* [Data records]
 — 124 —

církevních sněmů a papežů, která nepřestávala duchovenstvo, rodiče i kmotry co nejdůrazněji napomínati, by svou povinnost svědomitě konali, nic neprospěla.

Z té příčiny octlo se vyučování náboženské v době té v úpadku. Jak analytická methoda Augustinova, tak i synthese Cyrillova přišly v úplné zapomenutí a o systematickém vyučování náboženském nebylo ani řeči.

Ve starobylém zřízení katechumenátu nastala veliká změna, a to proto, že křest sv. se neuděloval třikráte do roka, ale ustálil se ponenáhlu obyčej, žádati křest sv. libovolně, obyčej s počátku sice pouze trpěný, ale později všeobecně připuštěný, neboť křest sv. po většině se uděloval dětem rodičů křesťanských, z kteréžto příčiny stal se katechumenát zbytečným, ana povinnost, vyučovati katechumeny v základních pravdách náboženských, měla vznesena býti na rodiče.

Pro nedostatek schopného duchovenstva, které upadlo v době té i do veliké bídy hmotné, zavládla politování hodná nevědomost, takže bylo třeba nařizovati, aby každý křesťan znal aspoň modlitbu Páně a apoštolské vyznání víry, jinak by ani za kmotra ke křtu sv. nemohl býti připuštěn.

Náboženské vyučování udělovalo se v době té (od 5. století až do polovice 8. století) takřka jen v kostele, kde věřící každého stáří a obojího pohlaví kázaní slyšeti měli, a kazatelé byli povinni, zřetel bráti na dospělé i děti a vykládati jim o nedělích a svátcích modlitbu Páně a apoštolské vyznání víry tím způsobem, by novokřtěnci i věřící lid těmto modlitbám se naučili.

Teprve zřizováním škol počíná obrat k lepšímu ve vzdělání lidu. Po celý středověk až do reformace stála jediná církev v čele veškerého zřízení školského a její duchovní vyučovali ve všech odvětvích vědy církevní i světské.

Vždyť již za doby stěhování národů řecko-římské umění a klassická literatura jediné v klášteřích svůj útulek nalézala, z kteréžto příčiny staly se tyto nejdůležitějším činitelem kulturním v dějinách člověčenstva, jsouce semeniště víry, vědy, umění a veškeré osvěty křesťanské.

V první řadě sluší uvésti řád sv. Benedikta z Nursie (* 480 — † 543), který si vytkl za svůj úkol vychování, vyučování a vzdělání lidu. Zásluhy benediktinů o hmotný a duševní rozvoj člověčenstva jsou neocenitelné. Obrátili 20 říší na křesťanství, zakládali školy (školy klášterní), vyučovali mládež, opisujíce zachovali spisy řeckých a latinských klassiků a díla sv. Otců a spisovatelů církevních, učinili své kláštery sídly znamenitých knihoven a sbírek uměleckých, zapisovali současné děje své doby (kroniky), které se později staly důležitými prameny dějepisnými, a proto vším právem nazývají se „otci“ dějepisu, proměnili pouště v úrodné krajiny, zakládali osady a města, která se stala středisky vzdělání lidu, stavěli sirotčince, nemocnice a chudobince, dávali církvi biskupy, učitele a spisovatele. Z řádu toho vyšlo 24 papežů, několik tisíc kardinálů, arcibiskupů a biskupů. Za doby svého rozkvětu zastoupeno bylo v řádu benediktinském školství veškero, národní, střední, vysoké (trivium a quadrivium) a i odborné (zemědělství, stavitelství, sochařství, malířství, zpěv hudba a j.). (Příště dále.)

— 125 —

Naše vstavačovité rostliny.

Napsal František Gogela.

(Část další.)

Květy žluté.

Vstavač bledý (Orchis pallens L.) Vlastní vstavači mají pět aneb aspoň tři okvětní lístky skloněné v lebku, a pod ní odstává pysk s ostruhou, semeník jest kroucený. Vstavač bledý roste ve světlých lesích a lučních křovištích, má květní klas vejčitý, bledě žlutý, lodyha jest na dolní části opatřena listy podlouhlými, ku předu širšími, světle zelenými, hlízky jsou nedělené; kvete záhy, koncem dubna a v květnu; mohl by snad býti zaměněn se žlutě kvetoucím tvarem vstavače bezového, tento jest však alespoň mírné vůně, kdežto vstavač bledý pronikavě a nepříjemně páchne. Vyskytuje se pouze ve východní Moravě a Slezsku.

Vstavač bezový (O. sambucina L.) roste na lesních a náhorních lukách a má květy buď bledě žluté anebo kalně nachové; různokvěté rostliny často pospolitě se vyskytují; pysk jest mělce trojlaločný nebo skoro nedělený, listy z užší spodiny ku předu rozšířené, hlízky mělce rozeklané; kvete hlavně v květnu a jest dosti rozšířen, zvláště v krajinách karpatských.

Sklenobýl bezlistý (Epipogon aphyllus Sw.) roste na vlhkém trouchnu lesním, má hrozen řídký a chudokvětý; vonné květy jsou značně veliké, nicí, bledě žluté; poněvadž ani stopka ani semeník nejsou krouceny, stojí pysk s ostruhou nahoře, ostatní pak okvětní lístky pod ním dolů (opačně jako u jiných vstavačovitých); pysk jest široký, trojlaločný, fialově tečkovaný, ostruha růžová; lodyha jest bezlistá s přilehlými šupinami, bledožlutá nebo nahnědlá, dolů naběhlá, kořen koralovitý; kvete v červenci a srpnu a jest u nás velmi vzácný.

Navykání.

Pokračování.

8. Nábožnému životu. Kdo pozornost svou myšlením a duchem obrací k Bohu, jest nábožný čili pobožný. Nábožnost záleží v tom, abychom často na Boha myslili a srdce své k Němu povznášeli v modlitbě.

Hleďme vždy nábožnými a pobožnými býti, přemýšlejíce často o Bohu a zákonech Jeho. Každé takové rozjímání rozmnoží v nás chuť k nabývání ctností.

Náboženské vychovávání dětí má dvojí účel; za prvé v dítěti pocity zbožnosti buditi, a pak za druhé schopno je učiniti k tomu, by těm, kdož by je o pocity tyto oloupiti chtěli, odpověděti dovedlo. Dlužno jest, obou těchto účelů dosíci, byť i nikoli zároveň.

* [Requirement]
All of the records above must be reproduced exactly.

* [Problem solution]
 — 124 —

církevních sněmů a papežů, která nepřestávala duchovenstvo, rodiče i kmotry co nejdůrazněji napomínati, by svou povinnost svědomitě konali, nic neprospěla.

Z té příčiny octlo se vyučování náboženské v době té v úpadku. Jak analytická methoda Augustinova, tak i synthese Cyrillova přišly v úplné zapomenutí a o systematickém vyučování náboženském nebylo ani řeči.

Ve starobylém zřízení katechumenátu nastala veliká změna, a to proto, že křest sv. se neuděloval třikráte do roka, ale ustálil se ponenáhlu obyčej, žádati křest sv. libovolně, obyčej s počátku sice pouze trpěný, ale později všeobecně připuštěný, neboť křest sv. po většině se uděloval dětem rodičů křesťanských, z kteréžto příčiny stal se katechumenát zbytečným, ana povinnost, vyučovati katechumeny v základních pravdách náboženských, měla vznesena býti na rodiče.

Pro nedostatek schopného duchovenstva, které upadlo v době té i do veliké bídy hmotné, zavládla politování hodná nevědomost, takže bylo třeba nařizovati, aby každý křesťan znal aspoň modlitbu Páně a apoštolské vyznání víry, jinak by ani za kmotra ke křtu sv. nemohl býti připuštěn.

Náboženské vyučování udělovalo se v době té (od 5. století až do polovice 8. století) takřka jen v kostele, kde věřící každého stáří a obojího pohlaví kázaní slyšeti měli, a kazatelé byli povinni, zřetel bráti na dospělé i děti a vykládati jim o nedělích a svátcích modlitbu Páně a apoštolské vyznání víry tím způsobem, by novokřtěnci i věřící lid těmto modlitbám se naučili.

Teprve zřizováním škol počíná obrat k lepšímu ve vzdělání lidu. Po celý středověk až do reformace stála jediná církev v čele veškerého zřízení školského a její duchovní vyučovali ve všech odvětvích vědy církevní i světské.

Vždyť již za doby stěhování národů řecko-římské umění a klassická literatura jediné v klášteřích svůj útulek nalézala, z kteréžto příčiny staly se tyto nejdůležitějším činitelem kulturním v dějinách člověčenstva, jsouce semeniště víry, vědy, umění a veškeré osvěty křesťanské.

V první řadě sluší uvésti řád sv. Benedikta z Nursie (* 480 — † 543), který si vytkl za svůj úkol vychování, vyučování a vzdělání lidu. Zásluhy benediktinů o hmotný a duševní rozvoj člověčenstva jsou neocenitelné. Obrátili 20 říší na křesťanství, zakládali školy (školy klášterní), vyučovali mládež, opisujíce zachovali spisy řeckých a latinských klassiků a díla sv. Otců a spisovatelů církevních, učinili své kláštery sídly znamenitých knihoven a sbírek uměleckých, zapisovali současné děje své doby (kroniky), které se později staly důležitými prameny dějepisnými, a proto vším právem nazývají se „otci“ dějepisu, proměnili pouště v úrodné krajiny, zakládali osady a města, která se stala středisky vzdělání lidu, stavěli sirotčince, nemocnice a chudobince, dávali církvi biskupy, učitele a spisovatele. Z řádu toho vyšlo 24 papežů, několik tisíc kardinálů, arcibiskupů a biskupů. Za doby svého rozkvětu zastoupeno bylo v řádu benediktinském školství veškero, národní, střední, vysoké (trivium a quadrivium) a i odborné (zemědělství, stavitelství, sochařství, malířství, zpěv hudba a j.). (Příště dále.)

— 125 —

Naše vstavačovité rostliny.

Napsal František Gogela.

(Část další.)

Květy žluté.

Vstavač bledý (Orchis pallens L.) Vlastní vstavači mají pět aneb aspoň tři okvětní lístky skloněné v lebku, a pod ní odstává pysk s ostruhou, semeník jest kroucený. Vstavač bledý roste ve světlých lesích a lučních křovištích, má květní klas vejčitý, bledě žlutý, lodyha jest na dolní části opatřena listy podlouhlými, ku předu širšími, světle zelenými, hlízky jsou nedělené; kvete záhy, koncem dubna a v květnu; mohl by snad býti zaměněn se žlutě kvetoucím tvarem vstavače bezového, tento jest však alespoň mírné vůně, kdežto vstavač bledý pronikavě a nepříjemně páchne. Vyskytuje se pouze ve východní Moravě a Slezsku.

Vstavač bezový (O. sambucina L.) roste na lesních a náhorních lukách a má květy buď bledě žluté anebo kalně nachové; různokvěté rostliny často pospolitě se vyskytují; pysk jest mělce trojlaločný nebo skoro nedělený, listy z užší spodiny ku předu rozšířené, hlízky mělce rozeklané; kvete hlavně v květnu a jest dosti rozšířen, zvláště v krajinách karpatských.

Sklenobýl bezlistý (Epipogon aphyllus Sw.) roste na vlhkém trouchnu lesním, má hrozen řídký a chudokvětý; vonné květy jsou značně veliké, nicí, bledě žluté; poněvadž ani stopka ani semeník nejsou krouceny, stojí pysk s ostruhou nahoře, ostatní pak okvětní lístky pod ním dolů (opačně jako u jiných vstavačovitých); pysk jest široký, trojlaločný, fialově tečkovaný, ostruha růžová; lodyha jest bezlistá s přilehlými šupinami, bledožlutá nebo nahnědlá, dolů naběhlá, kořen koralovitý; kvete v červenci a srpnu a jest u nás velmi vzácný.

Navykání.

Pokračování.

8. Nábožnému životu. Kdo pozornost svou myšlením a duchem obrací k Bohu, jest nábožný čili pobožný. Nábožnost záleží v tom, abychom často na Boha myslili a srdce své k Němu povznášeli v modlitbě.

Hleďme vždy nábožnými a pobožnými býti, přemýšlejíce často o Bohu a zákonech Jeho. Každé takové rozjímání rozmnoží v nás chuť k nabývání ctností.

Náboženské vychovávání dětí má dvojí účel; za prvé v dítěti pocity zbožnosti buditi, a pak za druhé schopno je učiniti k tomu, by těm, kdož by je o pocity tyto oloupiti chtěli, odpověděti dovedlo. Dlužno jest, obou těchto účelů dosíci, byť i nikoli zároveň.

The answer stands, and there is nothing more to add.